> [Exercise instructions] Repeat the lines of the items below word for word, starting at the line that contains "At what distance" and ending at the last line of the items, both included.

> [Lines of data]
>> begin
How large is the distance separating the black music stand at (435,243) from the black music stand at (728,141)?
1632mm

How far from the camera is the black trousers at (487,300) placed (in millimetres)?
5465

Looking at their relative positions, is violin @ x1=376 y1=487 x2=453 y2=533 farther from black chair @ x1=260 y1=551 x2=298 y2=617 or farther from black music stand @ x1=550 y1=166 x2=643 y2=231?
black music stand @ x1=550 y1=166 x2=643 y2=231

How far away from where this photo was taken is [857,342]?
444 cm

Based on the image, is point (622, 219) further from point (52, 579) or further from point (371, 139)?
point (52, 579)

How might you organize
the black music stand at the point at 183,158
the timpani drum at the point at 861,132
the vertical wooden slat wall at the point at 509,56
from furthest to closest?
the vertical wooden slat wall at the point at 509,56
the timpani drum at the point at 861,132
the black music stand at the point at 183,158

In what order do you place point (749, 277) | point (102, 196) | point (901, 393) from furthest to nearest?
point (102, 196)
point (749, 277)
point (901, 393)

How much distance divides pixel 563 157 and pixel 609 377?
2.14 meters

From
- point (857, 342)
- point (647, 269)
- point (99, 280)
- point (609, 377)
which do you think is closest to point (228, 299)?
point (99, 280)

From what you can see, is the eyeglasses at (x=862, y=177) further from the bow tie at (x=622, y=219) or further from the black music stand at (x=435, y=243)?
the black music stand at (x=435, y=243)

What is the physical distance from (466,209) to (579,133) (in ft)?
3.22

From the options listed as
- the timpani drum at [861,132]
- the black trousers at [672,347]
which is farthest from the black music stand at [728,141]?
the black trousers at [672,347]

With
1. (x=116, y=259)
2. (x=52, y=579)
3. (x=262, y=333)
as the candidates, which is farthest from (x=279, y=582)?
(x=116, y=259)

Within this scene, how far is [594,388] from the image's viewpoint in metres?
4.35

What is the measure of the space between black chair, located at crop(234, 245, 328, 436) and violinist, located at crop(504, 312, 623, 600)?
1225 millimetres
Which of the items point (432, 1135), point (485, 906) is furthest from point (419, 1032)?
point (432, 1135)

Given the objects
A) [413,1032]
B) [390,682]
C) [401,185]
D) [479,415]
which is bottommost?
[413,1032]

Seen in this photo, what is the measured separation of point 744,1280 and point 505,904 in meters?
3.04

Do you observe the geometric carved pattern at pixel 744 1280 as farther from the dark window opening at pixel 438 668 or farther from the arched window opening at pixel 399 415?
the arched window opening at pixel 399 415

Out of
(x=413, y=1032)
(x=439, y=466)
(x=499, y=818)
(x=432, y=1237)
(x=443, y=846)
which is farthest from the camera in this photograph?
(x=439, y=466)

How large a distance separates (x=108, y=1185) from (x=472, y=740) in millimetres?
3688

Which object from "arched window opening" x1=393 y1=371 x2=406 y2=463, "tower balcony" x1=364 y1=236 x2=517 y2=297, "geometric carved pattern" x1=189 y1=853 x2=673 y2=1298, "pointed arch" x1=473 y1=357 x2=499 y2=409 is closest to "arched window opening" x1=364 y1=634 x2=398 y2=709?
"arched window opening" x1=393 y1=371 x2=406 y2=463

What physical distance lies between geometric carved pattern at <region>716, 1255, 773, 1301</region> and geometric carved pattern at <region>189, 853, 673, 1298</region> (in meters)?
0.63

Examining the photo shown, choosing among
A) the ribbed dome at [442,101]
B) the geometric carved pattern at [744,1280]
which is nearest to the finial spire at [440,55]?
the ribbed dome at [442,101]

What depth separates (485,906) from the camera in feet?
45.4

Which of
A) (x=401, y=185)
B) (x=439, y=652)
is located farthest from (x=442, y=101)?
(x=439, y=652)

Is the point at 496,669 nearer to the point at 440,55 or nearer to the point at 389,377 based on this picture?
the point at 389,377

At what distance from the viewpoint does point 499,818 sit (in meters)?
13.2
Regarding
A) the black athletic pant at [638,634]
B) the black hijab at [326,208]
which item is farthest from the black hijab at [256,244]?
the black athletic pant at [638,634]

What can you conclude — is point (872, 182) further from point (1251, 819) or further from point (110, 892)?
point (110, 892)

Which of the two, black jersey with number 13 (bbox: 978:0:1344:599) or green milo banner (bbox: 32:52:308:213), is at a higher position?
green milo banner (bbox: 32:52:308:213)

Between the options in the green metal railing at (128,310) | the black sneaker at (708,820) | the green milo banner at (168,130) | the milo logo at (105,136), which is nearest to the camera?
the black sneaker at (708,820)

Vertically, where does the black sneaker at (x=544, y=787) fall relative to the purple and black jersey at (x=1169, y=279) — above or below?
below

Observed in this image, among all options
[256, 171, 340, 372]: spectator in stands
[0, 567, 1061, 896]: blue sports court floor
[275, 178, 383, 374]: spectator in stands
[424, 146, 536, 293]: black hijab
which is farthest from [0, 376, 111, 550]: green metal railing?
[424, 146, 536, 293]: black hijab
>> end
> [Exercise answer]
At what distance from the viewpoint does point 499,818 sit (in meters)?
13.2
Regarding
A) the black athletic pant at [638,634]
B) the black hijab at [326,208]
which item is farthest from the black hijab at [256,244]?
the black athletic pant at [638,634]

What can you conclude — is point (872, 182) further from point (1251, 819) or further from point (110, 892)?
point (110, 892)

Which of the two, black jersey with number 13 (bbox: 978:0:1344:599) or green milo banner (bbox: 32:52:308:213), is at a higher position?
green milo banner (bbox: 32:52:308:213)

Between the options in the green metal railing at (128,310) | the black sneaker at (708,820) | the green milo banner at (168,130) | the milo logo at (105,136), which is nearest to the camera?
the black sneaker at (708,820)

Vertically, where does the black sneaker at (x=544, y=787) fall relative to the purple and black jersey at (x=1169, y=279) — above or below?
below

Observed in this image, among all options
[256, 171, 340, 372]: spectator in stands
[0, 567, 1061, 896]: blue sports court floor
[275, 178, 383, 374]: spectator in stands
[424, 146, 536, 293]: black hijab
which is farthest from [0, 376, 111, 550]: green metal railing?
[424, 146, 536, 293]: black hijab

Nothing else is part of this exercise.